Toutefois, consciente des difficultés à venir, elle trouva la solution pour les différencier : c’est ainsi que la seconde Marie devint Marie Seconde [5] pour l’état-civil !
3- Où un plus un font zéro :
L’ultime recette est la plus remarquable car elle va à l’encontre des us, coutumes et règlements les mieux établis : le 6/8/1817 les actes de naissance des jumelles PELON ( N° 15 et 16 de 1817 ) - filles de Jean PELON et Jeanne PERDRAUX - ne comportent en guise de prénom que… trois points de suspension !!!
La première difficulté soulevée par ce cas unique est d’ordre linguistique : pas de nom, ça existe : ça se dit anonyme dans le dictionnaire, mais pas de prénom, il n’y a aucun mot pour ça ! [6]
À l’évidence cette étonnante particularité ( que faute de mieux nous nous résoudrons à nommer anonymat) pose un problème existentiel majeur : l’absence de prénom serait un handicap social insurmontable…Ont-elles été prénommées ultérieurement ?
Notre insatiable curiosité nous a imposé de retrouver le devenir des deux filles ; nous nous sommes donc plongés dans les tables décennales à la recherche de leurs éventuels mariages ultérieurs.
De prime abord le résultat dépassa nos espérances : deux filles de Jean PELON et Jeanne PERDRAUX se sont bien mariées en 1840 et 1844 et … elles se prénommaient toutes les deux Marie !!! [7]
Hélas, nous déchantâmes car ces deux mariées étaient nées en 1818 et 1821 ; il ne s’agissait donc pas de nos deux anonymes nées en 1817, mais seulement de leurs deux sœurs puinées dont il faut toutefois souligner qu’elles étaient étonnamment porteuses du même prénom.
Exit les mariages ! Il nous restait les décès…
Nous avons trouvé les deux actes à la date du 7/8/1817, donc dès le lendemain de leur venue au monde.
Bien que portant les numéros d’ordre 17 et 18 immédiatement consécutifs de ceux de leur naissance, ils avaient échappées à notre sagacité parce qu’ils n’étaient pas transcrits sur la même page …
Les gamines n’avaient donc vécu que deux heures !!! Nées anonymes, elles sont décédées anonymes avec les mêmes points de suspension en guise de prénom.
Mais deux énigmes perdurent :
1- Pourquoi n’ayant vécu que deux heures, leurs actes de naissance et de décès sont datés respectivement des 6 et 7 août … ???
2- L’intermède révolutionnaire était terminé depuis belle lurette et Douzat, village catholique, avait retrouvé ses traditions religieuses et en particulier la préoccupation majeure du baptême en urgence ou à défaut de l’ondoiement des nouveaux nés à l’avenir douteux [8].

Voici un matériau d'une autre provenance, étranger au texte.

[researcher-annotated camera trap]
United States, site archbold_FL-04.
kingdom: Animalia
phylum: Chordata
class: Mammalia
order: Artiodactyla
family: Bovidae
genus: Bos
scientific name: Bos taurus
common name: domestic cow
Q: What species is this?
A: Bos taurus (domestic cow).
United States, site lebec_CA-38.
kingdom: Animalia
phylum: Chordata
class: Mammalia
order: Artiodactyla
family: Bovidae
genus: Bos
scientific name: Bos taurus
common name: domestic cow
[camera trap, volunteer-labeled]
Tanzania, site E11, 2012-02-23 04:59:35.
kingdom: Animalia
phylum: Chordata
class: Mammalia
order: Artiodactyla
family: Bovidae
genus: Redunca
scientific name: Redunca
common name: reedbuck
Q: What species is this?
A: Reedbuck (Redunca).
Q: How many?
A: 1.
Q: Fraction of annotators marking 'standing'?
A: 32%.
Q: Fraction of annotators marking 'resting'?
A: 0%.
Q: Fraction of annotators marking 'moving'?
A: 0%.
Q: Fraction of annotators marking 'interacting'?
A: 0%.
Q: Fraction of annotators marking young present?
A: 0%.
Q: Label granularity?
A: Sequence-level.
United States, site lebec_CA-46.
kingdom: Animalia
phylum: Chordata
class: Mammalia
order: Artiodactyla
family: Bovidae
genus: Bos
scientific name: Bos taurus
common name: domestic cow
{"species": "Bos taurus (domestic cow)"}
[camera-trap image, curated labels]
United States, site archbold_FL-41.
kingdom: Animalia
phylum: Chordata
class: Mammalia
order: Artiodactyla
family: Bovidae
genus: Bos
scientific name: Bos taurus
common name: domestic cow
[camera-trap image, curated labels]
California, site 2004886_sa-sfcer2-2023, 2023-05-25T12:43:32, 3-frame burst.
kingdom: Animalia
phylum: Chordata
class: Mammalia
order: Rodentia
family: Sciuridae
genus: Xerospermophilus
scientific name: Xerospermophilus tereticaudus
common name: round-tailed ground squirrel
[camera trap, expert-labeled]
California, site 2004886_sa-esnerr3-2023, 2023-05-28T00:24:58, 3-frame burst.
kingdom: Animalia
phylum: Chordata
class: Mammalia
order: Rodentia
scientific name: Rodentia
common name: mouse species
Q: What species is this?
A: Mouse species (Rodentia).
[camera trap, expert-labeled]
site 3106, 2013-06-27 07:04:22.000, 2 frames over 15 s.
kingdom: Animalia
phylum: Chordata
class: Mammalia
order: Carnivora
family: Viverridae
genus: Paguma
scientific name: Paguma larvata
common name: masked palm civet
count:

Bien que très brève, la courte vie des petites PELON laissait pourtant largement l’opportunité de procéder à leur intronisation dans la communauté paroissiale ; mais comment envisager que leurs baptêmes ou ondoiements se soient faits sans qu’il y ait eu l’attribution de prénoms ?
Douzat, c’est pays petit, petit, tout petit… ; pourtant ses registres d’état-civil rapportent des événements tout à fait extraordinaires.
Nous venons de vous conter quelques facéties trouvées au fil de ses pages ; mais ce ne sont pas les seules perles que nous y avons dénichées ; nous vous les dévoilerons dans de prochains articles.